__YOUR ASSIGNMENT__
Below are some records: retype them all exactly, but not the pictures.

#####

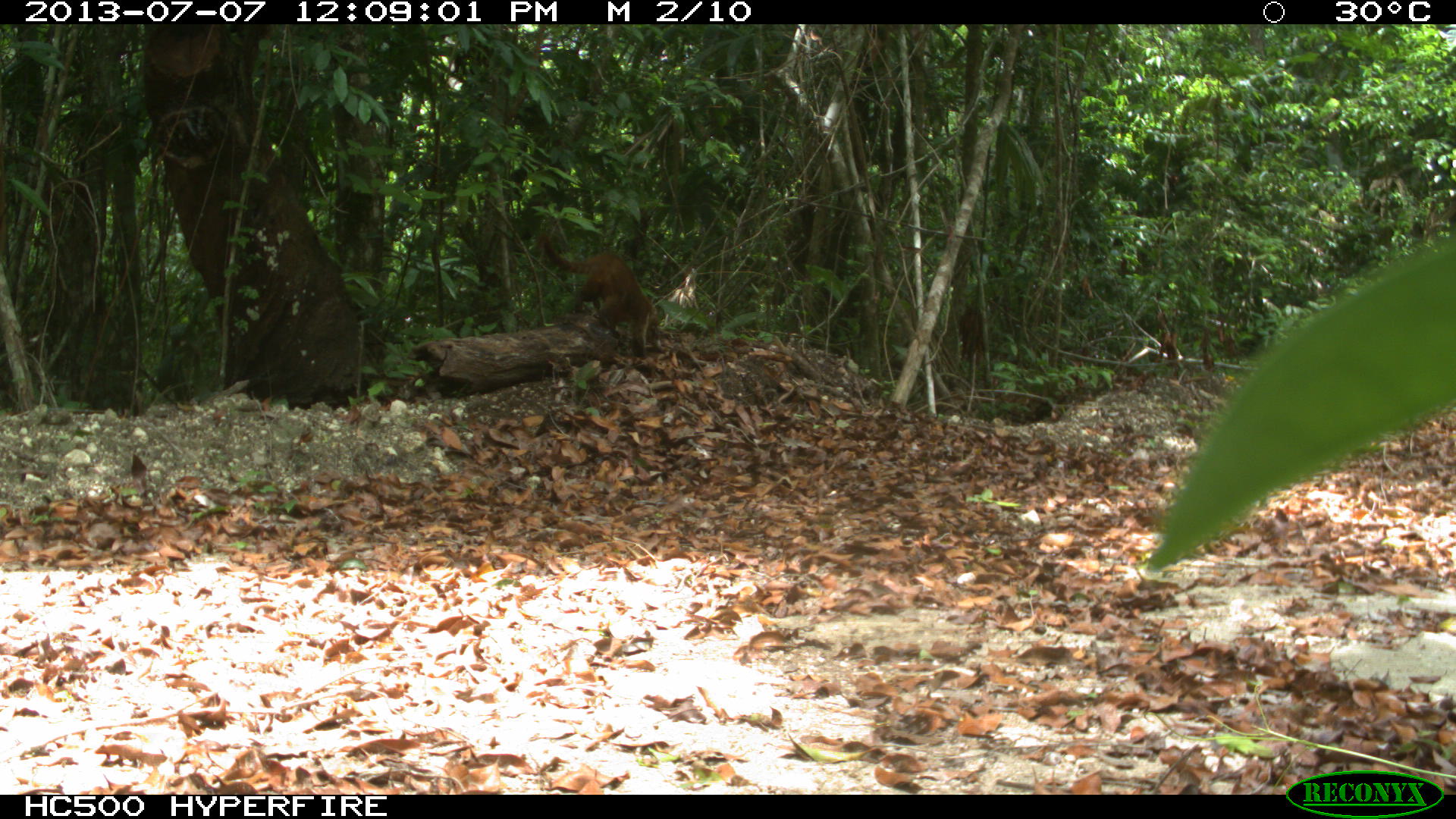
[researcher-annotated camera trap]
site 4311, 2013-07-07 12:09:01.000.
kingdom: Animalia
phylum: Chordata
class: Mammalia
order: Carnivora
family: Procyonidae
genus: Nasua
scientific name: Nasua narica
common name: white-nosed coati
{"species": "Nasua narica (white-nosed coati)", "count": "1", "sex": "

#####

__RESULT FOR THIS EXERCISE__
[researcher-annotated camera trap]
site 4311, 2013-07-07 12:09:01.000.
kingdom: Animalia
phylum: Chordata
class: Mammalia
order: Carnivora
family: Procyonidae
genus: Nasua
scientific name: Nasua narica
common name: white-nosed coati
{"species": "Nasua narica (white-nosed coati)", "count": "1", "sex": "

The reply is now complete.